Each winter when the primroses bloom, I think back to when I was a boy and the nuns at All Saints presented each of us with three tiny mustard seeds. I am not certain what the other kids did with their seeds, but I took mine home and showed them to my dad. The Dutch farmer held the minute kernels in his palm and studied them closely. He then smiled, nodded his head, and led me out to the garden where we planted them.

Months later, back out in the garden, pointing to a tremendous mustard plant that was growing out of control, my dad displayed one of the yellow flowers and exclaimed, “There we go! We’re doing okay. Like Jack and the bean stock, eh?” he said as he laughed. And, over time, the mustard plants thrived and multiplied, and raised little families in a little corner of the planet.

* * *

Before Ash Wednesday one year, I won a leafy green plant at school that came without a name or care instructions. My classmates and I had no idea what it was. So I made up a name for it: “a common cucumber” because of the wrinkly leaves that resembled the skin of a cucumber, thinking I was quite the botanist.

When I got home, I took the plant to my dad. Even though I did not see a flower on it, he told me it was a primrose, and that I would see a flower soon. We planted it out in the garden near the daphne bush. By Lent, the primrose bloomed a beautiful red and yellow. Over time, as with the mustard seed, the primroses thrived and multiplied, and raised little families in a little corner of the Earth.

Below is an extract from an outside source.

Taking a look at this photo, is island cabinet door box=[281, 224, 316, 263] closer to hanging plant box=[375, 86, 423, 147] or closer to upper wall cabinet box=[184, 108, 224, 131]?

Then the fragrant lilacs blossomed, and we picked the lilacs and placed them in glass vases at the altar where my friends and I played Mass, especially at Easter time.

* * *

One Saturday afternoon, as I was playing on the school playground, I could see Sister Mary Marcelina working in the garden near the convent. She called out to me and motioned for me to come over. When I got there, she carefully removed something from her apron that she gently placed in a brown paper sack with her garden-gloved hands. She softly handed the sack to me. Inside was a small green plant with multiple spear shaped leaves. Sister smiled and told me to take the plant to my dad, as the nuns all knew he was once a farmer back in Holland. But I knew, too, that the sisters were always grateful to him for bringing boxes of apples and oranges to the convent.

My dad planted the small green plant on the other side of the daphne bush, where the daffodils, the Lenten Lilies, were in full bloom.

And, over time, like the primroses, the charming, blue-flowered forget-me-nots thrived and multiplied, and raised little families in a little corner of the world.

* * *

That Sunday afternoon, my dad’s friend Marion brought over a tropical-looking tree of heaven (ailanthus altissima), and he and my dad planted it near the garden. Afterwards, the two fathers unfolded their lawn chairs and sat beneath the new tree where the robins came to perch.

Marion opened a quart of Bohemian Club beer and poured a bit into two avocado green ceramic coffee mugs. The two men gazed at the seven irises that once was one, growing along the white picket fence, and sipping their beer, looked back up at their tree.

“Good to be alive isn’t it, Jack?”

“Yes, it is.”

“You believe in heaven on earth?”

“No, not really. We’re just not heaven material down here.”

“Tree of heaven, though, huh?”

“Yeah, tree of heaven for sure, pal.”

And the two stopped and fell silent as they briefly mused the next life.

And Marion looked back up to heaven and sighed and refilled his coffee mug.

“Jack, you ever known someone who’s been to heaven?”

“Yes, I think I have.”

“Yeah, me too. Nice guys too, huh?”

“Yeah, really nice guys. And well mannered.”

And the two sipped their beers in silence, beneath the new tree, the tree of heaven, where the robins came to perch.

And, over time, the flowers thrived and multiplied, and raised little families in a little corner of the globe.